**Spatial relation data:**
◇ ◇ ◇ ◇ ◇
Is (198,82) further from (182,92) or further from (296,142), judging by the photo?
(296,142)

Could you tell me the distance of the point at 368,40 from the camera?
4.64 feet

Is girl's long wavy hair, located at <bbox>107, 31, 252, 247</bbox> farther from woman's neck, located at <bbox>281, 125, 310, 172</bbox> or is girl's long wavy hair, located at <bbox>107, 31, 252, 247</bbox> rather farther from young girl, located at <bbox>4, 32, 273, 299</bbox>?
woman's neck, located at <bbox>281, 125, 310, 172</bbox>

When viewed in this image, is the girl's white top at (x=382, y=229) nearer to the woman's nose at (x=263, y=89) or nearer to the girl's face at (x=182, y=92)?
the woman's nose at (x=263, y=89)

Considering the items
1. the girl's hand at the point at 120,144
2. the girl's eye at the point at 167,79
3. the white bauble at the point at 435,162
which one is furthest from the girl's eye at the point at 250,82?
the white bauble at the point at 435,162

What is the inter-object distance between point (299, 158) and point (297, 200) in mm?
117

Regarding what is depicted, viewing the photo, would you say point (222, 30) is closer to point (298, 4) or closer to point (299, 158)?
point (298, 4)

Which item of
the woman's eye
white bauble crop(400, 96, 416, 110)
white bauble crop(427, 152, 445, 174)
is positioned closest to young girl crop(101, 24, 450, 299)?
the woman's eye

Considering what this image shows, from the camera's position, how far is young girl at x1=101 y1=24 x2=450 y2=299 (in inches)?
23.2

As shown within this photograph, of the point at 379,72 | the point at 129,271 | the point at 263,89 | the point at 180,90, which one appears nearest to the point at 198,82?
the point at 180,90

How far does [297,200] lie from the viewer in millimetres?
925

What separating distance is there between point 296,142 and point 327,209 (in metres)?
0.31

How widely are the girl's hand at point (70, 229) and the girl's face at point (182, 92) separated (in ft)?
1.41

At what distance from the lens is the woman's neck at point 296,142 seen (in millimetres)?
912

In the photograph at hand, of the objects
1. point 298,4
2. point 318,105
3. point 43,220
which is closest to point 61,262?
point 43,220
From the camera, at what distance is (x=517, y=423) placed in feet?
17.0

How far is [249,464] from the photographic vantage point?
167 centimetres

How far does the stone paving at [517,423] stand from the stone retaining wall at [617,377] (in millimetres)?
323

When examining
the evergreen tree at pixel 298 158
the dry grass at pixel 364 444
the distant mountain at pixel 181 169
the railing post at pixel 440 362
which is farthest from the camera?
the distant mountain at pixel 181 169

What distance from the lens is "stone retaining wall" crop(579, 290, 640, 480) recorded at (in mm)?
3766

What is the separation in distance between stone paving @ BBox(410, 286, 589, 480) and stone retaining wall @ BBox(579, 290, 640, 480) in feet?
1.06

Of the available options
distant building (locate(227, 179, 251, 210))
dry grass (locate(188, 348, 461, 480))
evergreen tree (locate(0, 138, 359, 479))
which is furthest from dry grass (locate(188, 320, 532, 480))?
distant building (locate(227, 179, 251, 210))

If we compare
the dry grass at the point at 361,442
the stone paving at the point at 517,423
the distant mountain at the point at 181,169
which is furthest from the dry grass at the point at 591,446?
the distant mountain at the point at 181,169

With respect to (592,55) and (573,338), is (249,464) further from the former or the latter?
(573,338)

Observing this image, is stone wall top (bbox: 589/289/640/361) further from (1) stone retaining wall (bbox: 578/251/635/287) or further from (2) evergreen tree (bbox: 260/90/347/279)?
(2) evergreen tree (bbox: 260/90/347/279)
◇ ◇ ◇ ◇ ◇
**Exercise task:**
Write out every one of the items above word for word, keeping each answer with its item.

**Task response:**
Is (198,82) further from (182,92) or further from (296,142), judging by the photo?
(296,142)

Could you tell me the distance of the point at 368,40 from the camera?
4.64 feet

Is girl's long wavy hair, located at <bbox>107, 31, 252, 247</bbox> farther from woman's neck, located at <bbox>281, 125, 310, 172</bbox> or is girl's long wavy hair, located at <bbox>107, 31, 252, 247</bbox> rather farther from young girl, located at <bbox>4, 32, 273, 299</bbox>?
woman's neck, located at <bbox>281, 125, 310, 172</bbox>

When viewed in this image, is the girl's white top at (x=382, y=229) nearer to the woman's nose at (x=263, y=89) or nearer to the girl's face at (x=182, y=92)?
the woman's nose at (x=263, y=89)

Considering the items
1. the girl's hand at the point at 120,144
2. the girl's eye at the point at 167,79
3. the white bauble at the point at 435,162
which one is furthest from the girl's eye at the point at 250,82?
the white bauble at the point at 435,162

What is the inter-object distance between point (299, 158) and point (297, 200) in mm?
117

Regarding what is depicted, viewing the photo, would you say point (222, 30) is closer to point (298, 4) or closer to point (299, 158)?
point (298, 4)

Which item of
the woman's eye
white bauble crop(400, 96, 416, 110)
white bauble crop(427, 152, 445, 174)
is positioned closest to young girl crop(101, 24, 450, 299)?
the woman's eye

Considering what this image shows, from the camera's position, how far is young girl at x1=101 y1=24 x2=450 y2=299 (in inches)?
23.2

As shown within this photograph, of the point at 379,72 | the point at 129,271 | the point at 263,89 | the point at 180,90, which one appears nearest to the point at 198,82?
the point at 180,90

How far does [297,200] lie from the viewer in millimetres?
925

What separating distance is there between point 296,142 and point 327,209 (in metres)?
0.31

How widely are the girl's hand at point (70, 229) and the girl's face at point (182, 92) separated (in ft)?
1.41

At what distance from the lens is the woman's neck at point 296,142 seen (in millimetres)?
912

In the photograph at hand, of the objects
1. point 298,4
2. point 318,105
3. point 43,220
which is closest to point 61,262?
point 43,220
From the camera, at what distance is (x=517, y=423) placed in feet?
17.0

How far is [249,464] from the photographic vantage point?
167 centimetres

How far does the stone paving at [517,423] stand from the stone retaining wall at [617,377] (in millimetres)?
323

When examining
the evergreen tree at pixel 298 158
the dry grass at pixel 364 444
the distant mountain at pixel 181 169
the railing post at pixel 440 362
which is farthest from the camera?
the distant mountain at pixel 181 169

What distance from the lens is "stone retaining wall" crop(579, 290, 640, 480) recorded at (in mm)?
3766

What is the separation in distance between stone paving @ BBox(410, 286, 589, 480) and stone retaining wall @ BBox(579, 290, 640, 480) in feet?
1.06

Of the available options
distant building (locate(227, 179, 251, 210))
dry grass (locate(188, 348, 461, 480))
evergreen tree (locate(0, 138, 359, 479))
which is furthest from dry grass (locate(188, 320, 532, 480))?
distant building (locate(227, 179, 251, 210))

If we compare
the dry grass at the point at 361,442
the stone paving at the point at 517,423
the distant mountain at the point at 181,169
which is furthest from the dry grass at the point at 591,446?
the distant mountain at the point at 181,169

With respect to (592,55) and (573,338), is (249,464) further from the former or the latter?
(573,338)

Observing this image, is stone wall top (bbox: 589/289/640/361) further from (1) stone retaining wall (bbox: 578/251/635/287) or further from (2) evergreen tree (bbox: 260/90/347/279)?
(2) evergreen tree (bbox: 260/90/347/279)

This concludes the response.